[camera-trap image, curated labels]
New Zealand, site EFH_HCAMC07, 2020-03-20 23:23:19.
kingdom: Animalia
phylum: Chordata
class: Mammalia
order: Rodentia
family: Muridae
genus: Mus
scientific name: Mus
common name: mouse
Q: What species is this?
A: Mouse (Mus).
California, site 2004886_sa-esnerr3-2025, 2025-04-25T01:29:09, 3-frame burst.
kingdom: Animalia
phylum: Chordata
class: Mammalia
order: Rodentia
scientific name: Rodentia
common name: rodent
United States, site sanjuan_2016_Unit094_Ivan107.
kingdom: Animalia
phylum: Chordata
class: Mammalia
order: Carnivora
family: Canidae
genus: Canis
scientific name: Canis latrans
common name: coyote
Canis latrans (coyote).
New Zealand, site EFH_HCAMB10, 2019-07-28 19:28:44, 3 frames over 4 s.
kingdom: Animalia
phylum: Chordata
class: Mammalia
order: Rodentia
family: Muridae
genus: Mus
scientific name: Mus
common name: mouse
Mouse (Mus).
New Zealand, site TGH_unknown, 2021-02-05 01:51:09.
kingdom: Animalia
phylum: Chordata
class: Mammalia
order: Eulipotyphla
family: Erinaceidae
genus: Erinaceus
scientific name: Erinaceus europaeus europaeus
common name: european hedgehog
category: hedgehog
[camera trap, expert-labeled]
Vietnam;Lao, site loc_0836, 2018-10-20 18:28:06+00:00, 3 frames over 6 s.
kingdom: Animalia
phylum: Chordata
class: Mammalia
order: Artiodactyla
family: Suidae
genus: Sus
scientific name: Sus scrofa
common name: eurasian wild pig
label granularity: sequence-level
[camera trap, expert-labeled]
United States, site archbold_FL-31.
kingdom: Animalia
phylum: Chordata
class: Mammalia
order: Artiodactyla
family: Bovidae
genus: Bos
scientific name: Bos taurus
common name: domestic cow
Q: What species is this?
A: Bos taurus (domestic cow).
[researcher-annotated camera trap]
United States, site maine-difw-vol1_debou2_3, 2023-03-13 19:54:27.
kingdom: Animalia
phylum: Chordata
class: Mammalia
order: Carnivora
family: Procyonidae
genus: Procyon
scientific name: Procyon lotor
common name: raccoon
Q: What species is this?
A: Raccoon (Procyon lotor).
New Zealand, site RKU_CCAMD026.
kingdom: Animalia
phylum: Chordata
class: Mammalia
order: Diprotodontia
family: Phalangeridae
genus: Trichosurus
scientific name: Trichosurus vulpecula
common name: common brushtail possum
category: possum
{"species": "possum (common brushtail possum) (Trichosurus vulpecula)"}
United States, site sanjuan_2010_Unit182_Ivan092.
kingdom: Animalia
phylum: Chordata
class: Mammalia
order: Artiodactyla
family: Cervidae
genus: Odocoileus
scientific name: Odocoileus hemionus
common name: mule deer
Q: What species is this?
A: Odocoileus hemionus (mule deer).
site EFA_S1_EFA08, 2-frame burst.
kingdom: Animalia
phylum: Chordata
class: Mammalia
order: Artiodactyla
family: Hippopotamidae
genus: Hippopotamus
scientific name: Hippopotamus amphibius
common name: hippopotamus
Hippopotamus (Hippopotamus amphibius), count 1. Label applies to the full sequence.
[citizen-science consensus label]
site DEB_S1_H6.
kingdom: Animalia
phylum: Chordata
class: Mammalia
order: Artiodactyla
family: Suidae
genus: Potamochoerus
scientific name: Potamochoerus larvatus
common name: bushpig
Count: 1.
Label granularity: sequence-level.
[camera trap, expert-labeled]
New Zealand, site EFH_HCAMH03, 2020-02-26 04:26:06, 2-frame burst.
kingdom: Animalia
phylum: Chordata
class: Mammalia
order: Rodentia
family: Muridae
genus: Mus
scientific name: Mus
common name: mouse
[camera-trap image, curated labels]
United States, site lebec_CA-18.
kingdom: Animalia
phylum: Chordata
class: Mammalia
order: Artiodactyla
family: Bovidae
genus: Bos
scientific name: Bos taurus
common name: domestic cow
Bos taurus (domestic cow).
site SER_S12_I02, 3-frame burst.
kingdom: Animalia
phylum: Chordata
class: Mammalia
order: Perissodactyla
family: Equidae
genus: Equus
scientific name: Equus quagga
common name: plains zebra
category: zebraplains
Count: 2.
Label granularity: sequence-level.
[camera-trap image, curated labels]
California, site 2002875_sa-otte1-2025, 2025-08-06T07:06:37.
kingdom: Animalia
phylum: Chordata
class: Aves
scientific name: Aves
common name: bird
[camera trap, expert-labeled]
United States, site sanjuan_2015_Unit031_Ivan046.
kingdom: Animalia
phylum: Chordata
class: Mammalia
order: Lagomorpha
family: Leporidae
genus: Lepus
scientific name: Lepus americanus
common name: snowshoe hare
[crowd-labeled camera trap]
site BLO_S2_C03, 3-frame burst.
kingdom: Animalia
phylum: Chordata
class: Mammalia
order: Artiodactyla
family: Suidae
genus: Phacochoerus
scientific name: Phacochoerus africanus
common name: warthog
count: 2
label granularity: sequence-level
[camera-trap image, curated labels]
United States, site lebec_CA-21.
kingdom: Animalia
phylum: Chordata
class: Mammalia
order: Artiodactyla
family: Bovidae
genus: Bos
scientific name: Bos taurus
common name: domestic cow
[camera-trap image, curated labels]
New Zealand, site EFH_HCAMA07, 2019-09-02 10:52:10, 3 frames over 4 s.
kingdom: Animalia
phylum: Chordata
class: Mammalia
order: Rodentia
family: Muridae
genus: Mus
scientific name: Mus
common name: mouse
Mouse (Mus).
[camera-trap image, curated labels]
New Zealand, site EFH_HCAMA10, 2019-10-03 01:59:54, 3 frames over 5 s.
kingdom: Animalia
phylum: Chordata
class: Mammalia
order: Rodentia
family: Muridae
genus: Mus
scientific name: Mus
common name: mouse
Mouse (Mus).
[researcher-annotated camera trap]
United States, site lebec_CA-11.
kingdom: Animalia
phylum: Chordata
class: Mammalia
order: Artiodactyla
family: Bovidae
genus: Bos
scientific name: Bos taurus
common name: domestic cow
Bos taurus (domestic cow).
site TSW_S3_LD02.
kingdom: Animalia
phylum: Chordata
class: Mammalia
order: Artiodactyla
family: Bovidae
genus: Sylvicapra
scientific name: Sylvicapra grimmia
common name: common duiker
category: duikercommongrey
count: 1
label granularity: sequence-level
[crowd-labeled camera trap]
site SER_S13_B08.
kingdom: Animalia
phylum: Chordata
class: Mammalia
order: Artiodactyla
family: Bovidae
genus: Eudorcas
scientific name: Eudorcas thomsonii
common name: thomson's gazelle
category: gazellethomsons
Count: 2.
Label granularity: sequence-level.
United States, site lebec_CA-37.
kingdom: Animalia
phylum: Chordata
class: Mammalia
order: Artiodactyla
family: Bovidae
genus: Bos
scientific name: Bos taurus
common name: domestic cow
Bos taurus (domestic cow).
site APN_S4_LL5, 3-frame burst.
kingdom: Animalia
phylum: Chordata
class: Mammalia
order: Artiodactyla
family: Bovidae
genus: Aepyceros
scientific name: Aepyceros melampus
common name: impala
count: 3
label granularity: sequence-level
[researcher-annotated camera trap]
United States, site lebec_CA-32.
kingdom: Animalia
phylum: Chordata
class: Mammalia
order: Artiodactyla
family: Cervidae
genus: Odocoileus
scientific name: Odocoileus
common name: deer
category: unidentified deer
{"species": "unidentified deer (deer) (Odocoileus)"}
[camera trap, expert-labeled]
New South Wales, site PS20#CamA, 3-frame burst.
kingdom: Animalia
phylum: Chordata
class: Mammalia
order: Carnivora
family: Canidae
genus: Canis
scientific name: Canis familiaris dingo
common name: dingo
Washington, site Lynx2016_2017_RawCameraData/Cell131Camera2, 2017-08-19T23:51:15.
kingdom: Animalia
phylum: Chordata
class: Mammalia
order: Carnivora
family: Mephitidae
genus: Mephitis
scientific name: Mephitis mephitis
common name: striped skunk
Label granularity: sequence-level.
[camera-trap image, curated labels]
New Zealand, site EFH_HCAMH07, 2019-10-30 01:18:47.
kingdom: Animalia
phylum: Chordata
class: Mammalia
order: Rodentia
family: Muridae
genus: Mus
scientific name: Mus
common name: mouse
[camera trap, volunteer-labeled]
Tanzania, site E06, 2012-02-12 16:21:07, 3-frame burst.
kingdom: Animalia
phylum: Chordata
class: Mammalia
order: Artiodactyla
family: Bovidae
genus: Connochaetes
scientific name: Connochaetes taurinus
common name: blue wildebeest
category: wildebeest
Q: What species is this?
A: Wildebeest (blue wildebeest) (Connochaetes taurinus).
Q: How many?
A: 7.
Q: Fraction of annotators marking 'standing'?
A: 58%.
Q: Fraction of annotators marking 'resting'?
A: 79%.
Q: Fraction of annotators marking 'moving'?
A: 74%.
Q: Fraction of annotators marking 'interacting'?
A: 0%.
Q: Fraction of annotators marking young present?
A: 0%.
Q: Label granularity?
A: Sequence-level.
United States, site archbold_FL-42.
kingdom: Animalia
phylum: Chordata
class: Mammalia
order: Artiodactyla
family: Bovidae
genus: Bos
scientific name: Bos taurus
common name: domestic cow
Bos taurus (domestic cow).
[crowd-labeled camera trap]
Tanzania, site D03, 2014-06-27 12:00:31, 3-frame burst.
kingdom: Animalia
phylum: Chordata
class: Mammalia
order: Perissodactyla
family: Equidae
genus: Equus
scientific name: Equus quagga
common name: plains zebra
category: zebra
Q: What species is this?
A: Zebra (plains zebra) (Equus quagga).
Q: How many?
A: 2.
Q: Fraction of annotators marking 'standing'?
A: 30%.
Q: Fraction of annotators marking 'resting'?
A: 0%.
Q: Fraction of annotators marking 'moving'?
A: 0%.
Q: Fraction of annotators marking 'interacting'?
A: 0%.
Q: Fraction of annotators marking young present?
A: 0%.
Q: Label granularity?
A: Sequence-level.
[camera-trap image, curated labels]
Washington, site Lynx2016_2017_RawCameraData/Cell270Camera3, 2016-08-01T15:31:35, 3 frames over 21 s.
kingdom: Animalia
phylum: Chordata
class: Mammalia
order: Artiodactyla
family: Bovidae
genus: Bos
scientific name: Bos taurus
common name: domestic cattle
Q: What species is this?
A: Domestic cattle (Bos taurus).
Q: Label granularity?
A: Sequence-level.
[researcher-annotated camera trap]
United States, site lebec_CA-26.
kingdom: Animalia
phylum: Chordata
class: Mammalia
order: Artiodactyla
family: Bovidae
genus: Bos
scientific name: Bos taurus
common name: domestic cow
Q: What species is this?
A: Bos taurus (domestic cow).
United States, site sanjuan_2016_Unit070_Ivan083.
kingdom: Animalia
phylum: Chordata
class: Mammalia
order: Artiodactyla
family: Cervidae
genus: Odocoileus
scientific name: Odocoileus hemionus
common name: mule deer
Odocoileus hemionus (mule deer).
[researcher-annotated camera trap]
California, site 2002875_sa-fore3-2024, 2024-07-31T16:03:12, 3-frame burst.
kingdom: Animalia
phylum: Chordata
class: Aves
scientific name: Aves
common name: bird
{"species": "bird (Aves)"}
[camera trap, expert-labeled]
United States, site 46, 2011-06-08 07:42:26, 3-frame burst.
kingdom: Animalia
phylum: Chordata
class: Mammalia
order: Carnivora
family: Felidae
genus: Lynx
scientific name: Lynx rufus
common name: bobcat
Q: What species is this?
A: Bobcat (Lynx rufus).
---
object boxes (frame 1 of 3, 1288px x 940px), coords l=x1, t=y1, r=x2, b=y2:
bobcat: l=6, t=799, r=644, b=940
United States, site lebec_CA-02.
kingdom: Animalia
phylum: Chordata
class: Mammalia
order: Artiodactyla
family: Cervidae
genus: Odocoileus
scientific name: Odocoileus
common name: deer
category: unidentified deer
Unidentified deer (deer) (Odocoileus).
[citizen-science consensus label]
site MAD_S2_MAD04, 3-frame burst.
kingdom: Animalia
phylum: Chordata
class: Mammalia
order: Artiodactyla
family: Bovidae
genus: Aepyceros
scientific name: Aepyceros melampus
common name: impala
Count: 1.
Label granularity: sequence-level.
_ _ _ _ _ _ _
▶ EXERCISE BRIEF: Only those lines running from the one containing "A: Bobcat (Lynx rufus)." through the last line of the data above are to be copied, exactly, with both ends included.

▶ ANSWER SPACE:
A: Bobcat (Lynx rufus).
---
object boxes (frame 1 of 3, 1288px x 940px), coords l=x1, t=y1, r=x2, b=y2:
bobcat: l=6, t=799, r=644, b=940
United States, site lebec_CA-02.
kingdom: Animalia
phylum: Chordata
class: Mammalia
order: Artiodactyla
family: Cervidae
genus: Odocoileus
scientific name: Odocoileus
common name: deer
category: unidentified deer
Unidentified deer (deer) (Odocoileus).
[citizen-science consensus label]
site MAD_S2_MAD04, 3-frame burst.
kingdom: Animalia
phylum: Chordata
class: Mammalia
order: Artiodactyla
family: Bovidae
genus: Aepyceros
scientific name: Aepyceros melampus
common name: impala
Count: 1.
Label granularity: sequence-level.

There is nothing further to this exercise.